Auszug aus der Pressemitteilung der Studie über pathologische Spieler:

(…) Ergebnisse der klinischen Untersuchungen
Zusammengefasst weist die Untersuchung an 515 Patienten die Automatenspiele mit 87 Prozent als die eindeutig präferierte Spielform auf, gleichzeitig fand sich eine hohe Belastung an substanzbezogenen Abhängigkeiten (Nikotin 80 Prozent, Alkohol 28 Prozent). Ebenfalls häufiger als in der „Normalbevölkerung“ waren Depressionen (16 Prozent) sowie Persönlichkeitsstörungen. Darüber hinaus berichteten 16 Prozent der Spieler von mindestens einem Suizidversuch. Auch bei erstgradigen Verwandten fand sich – verglichen mit den Verwandten der Kontrollgruppe – ein überraschend hohes Vorkommen an Alkoholabhängigkeit (27,0 Prozent vs. 7,4 Prozent) und pathologischem Glücksspiel (8,3 Prozent vs. 0,7 Prozent). Dies stützt die Annahme ähnlicher Ursachen, möglicherweise auch einer erhöhten genetischen Belastung, zwischen beiden Störungsbildern und spricht für die Einordnung der Diagnose in das Kapitel der Suchtkrankheiten. Je jünger die Patienten beim ersten Glücksspiel waren, desto ausgeprägter war der spätere Schweregrad der Erkrankung. Vor allem dieser Befund erscheint im Hinblick auf präventive Maßnahmen von hoher Bedeutung (…) [zi-mannheim.de]

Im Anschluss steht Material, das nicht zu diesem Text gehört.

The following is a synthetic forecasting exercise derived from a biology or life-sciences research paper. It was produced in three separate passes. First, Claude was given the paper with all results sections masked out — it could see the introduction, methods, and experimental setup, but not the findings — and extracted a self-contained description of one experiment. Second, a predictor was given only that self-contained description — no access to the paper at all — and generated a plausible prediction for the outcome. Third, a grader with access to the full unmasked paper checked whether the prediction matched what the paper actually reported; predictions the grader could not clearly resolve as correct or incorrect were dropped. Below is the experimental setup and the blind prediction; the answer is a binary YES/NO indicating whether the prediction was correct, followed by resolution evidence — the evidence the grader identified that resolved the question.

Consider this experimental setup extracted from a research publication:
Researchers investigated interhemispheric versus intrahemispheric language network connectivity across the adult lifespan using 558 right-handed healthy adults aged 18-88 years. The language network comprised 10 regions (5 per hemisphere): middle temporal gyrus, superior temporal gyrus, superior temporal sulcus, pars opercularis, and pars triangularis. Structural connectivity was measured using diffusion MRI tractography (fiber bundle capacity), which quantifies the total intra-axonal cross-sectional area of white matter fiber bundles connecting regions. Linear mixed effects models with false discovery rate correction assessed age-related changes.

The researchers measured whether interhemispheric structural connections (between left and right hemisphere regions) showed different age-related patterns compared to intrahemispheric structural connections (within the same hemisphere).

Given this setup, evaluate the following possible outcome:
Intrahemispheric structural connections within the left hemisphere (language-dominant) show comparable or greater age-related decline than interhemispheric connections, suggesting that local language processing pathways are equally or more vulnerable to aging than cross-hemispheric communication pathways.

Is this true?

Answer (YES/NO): NO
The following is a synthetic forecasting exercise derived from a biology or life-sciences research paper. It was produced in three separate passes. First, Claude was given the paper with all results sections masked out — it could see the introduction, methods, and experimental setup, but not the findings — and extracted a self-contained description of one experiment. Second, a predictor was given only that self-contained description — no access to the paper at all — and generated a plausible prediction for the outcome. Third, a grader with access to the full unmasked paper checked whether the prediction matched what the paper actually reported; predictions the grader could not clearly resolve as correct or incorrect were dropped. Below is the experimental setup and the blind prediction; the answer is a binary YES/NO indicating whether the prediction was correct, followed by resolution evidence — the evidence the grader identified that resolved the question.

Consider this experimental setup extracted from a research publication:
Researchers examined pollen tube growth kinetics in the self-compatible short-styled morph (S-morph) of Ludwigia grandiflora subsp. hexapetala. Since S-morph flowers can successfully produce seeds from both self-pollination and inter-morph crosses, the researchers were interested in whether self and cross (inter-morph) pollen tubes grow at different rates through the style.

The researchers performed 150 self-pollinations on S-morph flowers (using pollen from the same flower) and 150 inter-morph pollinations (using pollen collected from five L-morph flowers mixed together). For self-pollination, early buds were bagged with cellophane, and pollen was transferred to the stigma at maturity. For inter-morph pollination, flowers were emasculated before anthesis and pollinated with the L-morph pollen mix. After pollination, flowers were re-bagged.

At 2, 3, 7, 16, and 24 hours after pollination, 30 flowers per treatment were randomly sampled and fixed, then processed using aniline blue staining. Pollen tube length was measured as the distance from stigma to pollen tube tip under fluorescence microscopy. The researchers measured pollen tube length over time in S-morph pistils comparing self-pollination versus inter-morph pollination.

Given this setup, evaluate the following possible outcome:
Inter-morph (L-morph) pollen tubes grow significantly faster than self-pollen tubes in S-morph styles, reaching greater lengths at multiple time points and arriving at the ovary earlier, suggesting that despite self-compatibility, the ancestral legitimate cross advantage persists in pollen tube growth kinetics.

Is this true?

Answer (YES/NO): YES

Durchgeführt wurde die Studie in Kooperation mit dem Landesgesundheitsamt Baden-Württemberg, dem Therapiezentrum Münzesheim im Kraichgau, der AHG Klinik Münchwies im Saarland und 22 Beratungsstellen in Baden-Württemberg.

pathologische spieler

By Alexander Blum ([1]) (Own work) [Public domain], via Wikimedia Commons

Ein Satz hat uns dann doch angeregt, noch ein paar Zeilen dazu zu kommentieren:

„Seit Inkrafttreten des Glücksspielstaatsvertrages 2008 sind die Bedingungen für die Erforschung und Therapie des pathologischen Spielens deutlich verbessert worden.“

Natürlich sind sie das, denn die Zahl der pathologischen Spieler hat sich ja in Deutschland auch seit dem Jahre 2008 kräftig erhöht. Über 600.000 Menschen sollen angeblich deutschlandweit von Spielsucht in staatlichen Spielbanken und Spielhallen betroffen sein. Beste Voraussetzungen also, um hierzulande bei diesem Thema maximal zu forschen bzw. zu therapieren.